Housing Bubbles Past and Present

A bubble in housing is a condition that occurs economically when housing prices soar due to investor speculation and a false sense of belief on the part of the public that values will only continue to rise. The biggest housing bubble popped in the United Sates in 2008 with the subprime mortgage crises.

People who had bought homes they could not afford with literally no money down were suddenly straddled with a super-high mortgage payment they could not handle. They had no idea that the “ARM” on the paperwork they signed when closing on the home meant “adjustable rate mortgage.” This further meant that the mortgage payment would increase at a certain date to a certain level based on the index rate.

In 2008, suddenly half of America was falling into foreclosures mostly because of these untenable ARMs. Because very few people had any money put into the home, there was no equity available to make it worth selling. This led to the biggest recession since the Great Depression.

This collapse affected builders, construction, retailers in the home supply market, real estate companies, mortgage companies and banks. Even after the government “rescued” the big banks with special loans, the problems in the economy are still felt today.

Home prices have been on the upswing, but this is mostly due to foreign investors, many from China who have the money to invest in homes that most Americans themselves cannot afford. The fact that many Americans in huge housing markets like Phoenix, can barely afford to pay for their living expenses with salaries that cannot keep up with the higher home prices makes for an unsettling foreshadowing of what may come.

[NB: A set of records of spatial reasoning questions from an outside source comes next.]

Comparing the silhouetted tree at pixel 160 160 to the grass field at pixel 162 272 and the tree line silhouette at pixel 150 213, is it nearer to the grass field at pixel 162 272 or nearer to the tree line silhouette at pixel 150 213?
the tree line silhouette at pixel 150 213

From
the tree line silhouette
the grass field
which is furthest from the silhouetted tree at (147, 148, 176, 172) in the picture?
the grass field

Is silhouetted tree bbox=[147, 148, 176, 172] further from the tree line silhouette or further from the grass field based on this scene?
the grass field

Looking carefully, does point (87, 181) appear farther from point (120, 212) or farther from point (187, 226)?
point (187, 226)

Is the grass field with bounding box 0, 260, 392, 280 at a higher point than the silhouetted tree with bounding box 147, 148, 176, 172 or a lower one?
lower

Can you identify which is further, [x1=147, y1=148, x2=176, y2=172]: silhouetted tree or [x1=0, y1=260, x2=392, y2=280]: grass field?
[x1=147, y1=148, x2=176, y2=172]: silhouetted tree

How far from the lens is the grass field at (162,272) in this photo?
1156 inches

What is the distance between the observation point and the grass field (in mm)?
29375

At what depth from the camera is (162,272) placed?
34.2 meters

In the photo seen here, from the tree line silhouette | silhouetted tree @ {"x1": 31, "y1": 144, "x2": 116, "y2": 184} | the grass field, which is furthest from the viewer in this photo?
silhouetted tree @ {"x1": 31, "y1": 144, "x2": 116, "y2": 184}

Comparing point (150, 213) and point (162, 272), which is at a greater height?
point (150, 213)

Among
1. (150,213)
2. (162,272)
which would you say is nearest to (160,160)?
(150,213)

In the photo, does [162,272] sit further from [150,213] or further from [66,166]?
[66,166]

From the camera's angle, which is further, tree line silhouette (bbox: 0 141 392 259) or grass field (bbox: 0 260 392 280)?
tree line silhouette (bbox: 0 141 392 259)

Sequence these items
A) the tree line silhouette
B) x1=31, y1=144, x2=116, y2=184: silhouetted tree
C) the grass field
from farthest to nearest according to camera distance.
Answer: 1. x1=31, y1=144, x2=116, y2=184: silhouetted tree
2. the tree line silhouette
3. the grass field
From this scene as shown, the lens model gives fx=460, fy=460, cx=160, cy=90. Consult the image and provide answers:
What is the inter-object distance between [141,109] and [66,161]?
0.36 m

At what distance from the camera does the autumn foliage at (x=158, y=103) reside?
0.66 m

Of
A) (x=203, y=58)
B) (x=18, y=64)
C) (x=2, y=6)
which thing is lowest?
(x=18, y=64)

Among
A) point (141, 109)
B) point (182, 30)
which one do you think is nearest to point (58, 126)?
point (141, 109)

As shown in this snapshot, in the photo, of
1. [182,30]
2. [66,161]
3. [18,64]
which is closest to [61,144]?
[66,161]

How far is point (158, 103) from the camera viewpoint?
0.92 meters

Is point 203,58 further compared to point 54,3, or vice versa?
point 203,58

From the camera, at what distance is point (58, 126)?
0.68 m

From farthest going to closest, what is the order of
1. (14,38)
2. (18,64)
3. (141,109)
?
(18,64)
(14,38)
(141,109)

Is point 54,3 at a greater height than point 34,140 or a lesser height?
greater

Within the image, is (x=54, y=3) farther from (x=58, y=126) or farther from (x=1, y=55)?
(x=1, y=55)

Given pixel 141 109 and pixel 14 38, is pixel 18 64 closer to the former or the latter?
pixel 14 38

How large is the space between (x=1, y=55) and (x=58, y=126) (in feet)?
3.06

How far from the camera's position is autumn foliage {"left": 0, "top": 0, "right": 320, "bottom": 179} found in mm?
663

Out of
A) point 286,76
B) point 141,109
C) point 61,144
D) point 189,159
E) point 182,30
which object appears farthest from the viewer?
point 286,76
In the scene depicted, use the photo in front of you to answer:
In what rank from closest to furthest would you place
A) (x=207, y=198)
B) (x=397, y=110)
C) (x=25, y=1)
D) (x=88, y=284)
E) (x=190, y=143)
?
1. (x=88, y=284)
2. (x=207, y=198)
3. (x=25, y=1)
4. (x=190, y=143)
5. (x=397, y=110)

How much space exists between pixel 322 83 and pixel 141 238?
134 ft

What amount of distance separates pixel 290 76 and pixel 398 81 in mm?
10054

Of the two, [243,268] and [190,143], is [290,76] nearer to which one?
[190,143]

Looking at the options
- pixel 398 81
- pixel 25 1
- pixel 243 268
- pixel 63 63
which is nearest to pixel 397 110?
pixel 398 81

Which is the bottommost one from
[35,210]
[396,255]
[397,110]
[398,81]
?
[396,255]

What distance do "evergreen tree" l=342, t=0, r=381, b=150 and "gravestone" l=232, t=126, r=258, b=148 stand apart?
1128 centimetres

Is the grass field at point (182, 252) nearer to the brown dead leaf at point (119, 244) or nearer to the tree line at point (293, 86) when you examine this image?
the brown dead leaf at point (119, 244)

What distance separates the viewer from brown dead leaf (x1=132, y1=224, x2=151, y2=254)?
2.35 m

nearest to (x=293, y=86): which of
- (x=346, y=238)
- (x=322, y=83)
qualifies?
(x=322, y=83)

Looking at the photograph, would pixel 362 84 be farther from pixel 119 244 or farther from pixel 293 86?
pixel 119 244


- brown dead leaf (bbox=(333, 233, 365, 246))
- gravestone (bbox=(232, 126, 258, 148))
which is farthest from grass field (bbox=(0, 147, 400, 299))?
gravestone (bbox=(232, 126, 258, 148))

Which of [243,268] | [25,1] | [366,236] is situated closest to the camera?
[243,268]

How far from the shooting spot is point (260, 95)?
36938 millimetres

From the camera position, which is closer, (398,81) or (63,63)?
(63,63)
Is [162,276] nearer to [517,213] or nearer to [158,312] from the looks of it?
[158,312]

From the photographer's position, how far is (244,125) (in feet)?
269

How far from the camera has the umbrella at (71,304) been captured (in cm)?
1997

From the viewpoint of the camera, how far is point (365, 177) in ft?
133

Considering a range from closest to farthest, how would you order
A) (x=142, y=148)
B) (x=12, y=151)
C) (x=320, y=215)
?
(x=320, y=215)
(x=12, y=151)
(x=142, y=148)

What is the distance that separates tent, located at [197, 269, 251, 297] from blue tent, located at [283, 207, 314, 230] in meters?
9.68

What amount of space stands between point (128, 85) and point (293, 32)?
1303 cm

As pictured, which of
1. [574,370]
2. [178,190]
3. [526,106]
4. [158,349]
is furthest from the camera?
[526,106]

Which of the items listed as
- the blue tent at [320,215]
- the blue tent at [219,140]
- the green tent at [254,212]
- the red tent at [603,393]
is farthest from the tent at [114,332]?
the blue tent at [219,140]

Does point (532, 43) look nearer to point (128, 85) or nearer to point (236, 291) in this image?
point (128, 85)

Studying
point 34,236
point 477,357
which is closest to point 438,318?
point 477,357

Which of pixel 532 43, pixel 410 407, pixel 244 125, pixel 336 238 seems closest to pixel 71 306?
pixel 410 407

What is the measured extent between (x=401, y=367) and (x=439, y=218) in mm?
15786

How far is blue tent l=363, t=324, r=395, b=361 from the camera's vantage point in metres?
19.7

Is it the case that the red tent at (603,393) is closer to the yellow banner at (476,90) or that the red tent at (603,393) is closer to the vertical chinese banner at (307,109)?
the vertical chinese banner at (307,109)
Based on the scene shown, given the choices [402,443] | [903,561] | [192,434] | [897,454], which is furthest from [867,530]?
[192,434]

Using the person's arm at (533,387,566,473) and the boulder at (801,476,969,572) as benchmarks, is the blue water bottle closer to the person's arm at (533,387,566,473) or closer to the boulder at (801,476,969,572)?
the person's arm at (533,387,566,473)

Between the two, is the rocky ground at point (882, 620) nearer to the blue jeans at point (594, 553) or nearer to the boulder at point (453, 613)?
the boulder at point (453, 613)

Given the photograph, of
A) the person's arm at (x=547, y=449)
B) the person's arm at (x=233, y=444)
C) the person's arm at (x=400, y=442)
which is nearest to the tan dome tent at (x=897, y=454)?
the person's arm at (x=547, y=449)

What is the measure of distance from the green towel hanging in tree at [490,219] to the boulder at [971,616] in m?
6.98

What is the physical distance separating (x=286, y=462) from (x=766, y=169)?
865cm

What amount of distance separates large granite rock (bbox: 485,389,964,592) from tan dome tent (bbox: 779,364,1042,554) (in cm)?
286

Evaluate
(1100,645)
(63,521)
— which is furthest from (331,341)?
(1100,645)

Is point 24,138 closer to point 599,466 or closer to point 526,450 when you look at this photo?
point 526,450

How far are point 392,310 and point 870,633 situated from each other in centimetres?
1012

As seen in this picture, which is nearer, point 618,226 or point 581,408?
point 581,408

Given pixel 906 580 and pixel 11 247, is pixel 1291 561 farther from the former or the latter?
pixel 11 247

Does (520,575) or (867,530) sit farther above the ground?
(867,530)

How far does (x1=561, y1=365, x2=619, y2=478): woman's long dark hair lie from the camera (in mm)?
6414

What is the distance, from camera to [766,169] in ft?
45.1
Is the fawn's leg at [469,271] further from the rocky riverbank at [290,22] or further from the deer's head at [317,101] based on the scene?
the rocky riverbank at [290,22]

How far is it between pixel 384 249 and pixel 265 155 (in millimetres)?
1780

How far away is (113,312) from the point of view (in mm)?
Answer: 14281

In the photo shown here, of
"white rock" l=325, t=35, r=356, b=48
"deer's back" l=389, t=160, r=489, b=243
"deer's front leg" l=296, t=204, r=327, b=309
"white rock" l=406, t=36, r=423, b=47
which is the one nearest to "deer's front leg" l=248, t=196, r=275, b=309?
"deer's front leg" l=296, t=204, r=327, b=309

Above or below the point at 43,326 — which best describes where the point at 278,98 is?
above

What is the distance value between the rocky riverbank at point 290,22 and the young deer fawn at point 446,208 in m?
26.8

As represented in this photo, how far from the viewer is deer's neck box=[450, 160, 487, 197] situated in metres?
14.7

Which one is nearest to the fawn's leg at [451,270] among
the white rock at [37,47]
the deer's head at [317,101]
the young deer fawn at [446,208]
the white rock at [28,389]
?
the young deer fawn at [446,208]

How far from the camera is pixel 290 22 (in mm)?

In fact, many people who live in big real estate markets in the US like New York or California, could not afford to buy the homes that they live in now on the salaries they make. Essentially, this creates a problem with the supply of homes available on the market.

Those houses that do get put up for sale can go for astonishing prices. This is because the inventory is so low. When these homes do sell, they boost the market value in a rather illusionary manner.

A home in one neighborhood of homes valued at approximately $400,000 sells for $650,000. This is because there is no other inventory available. All of the sudden, the homes surrounding it come with that same price tag. It seems to “prove” home prices will always go up.

This entices home flippers to jump on the market. The number of flips has increased again. Many of these flippers utilize hard money lenders to acquire these properties.  It is not as many as it was just before the Great Recession, but it is on a slight upswing. If it continues, there could be another pop in this bubble when the Fed raises interest rates for home loans in the middle of 2016. Hopefully, many people still have the lessons of 2008 fresh in their minds and the market will level off just enough for buyers to enter the market safely.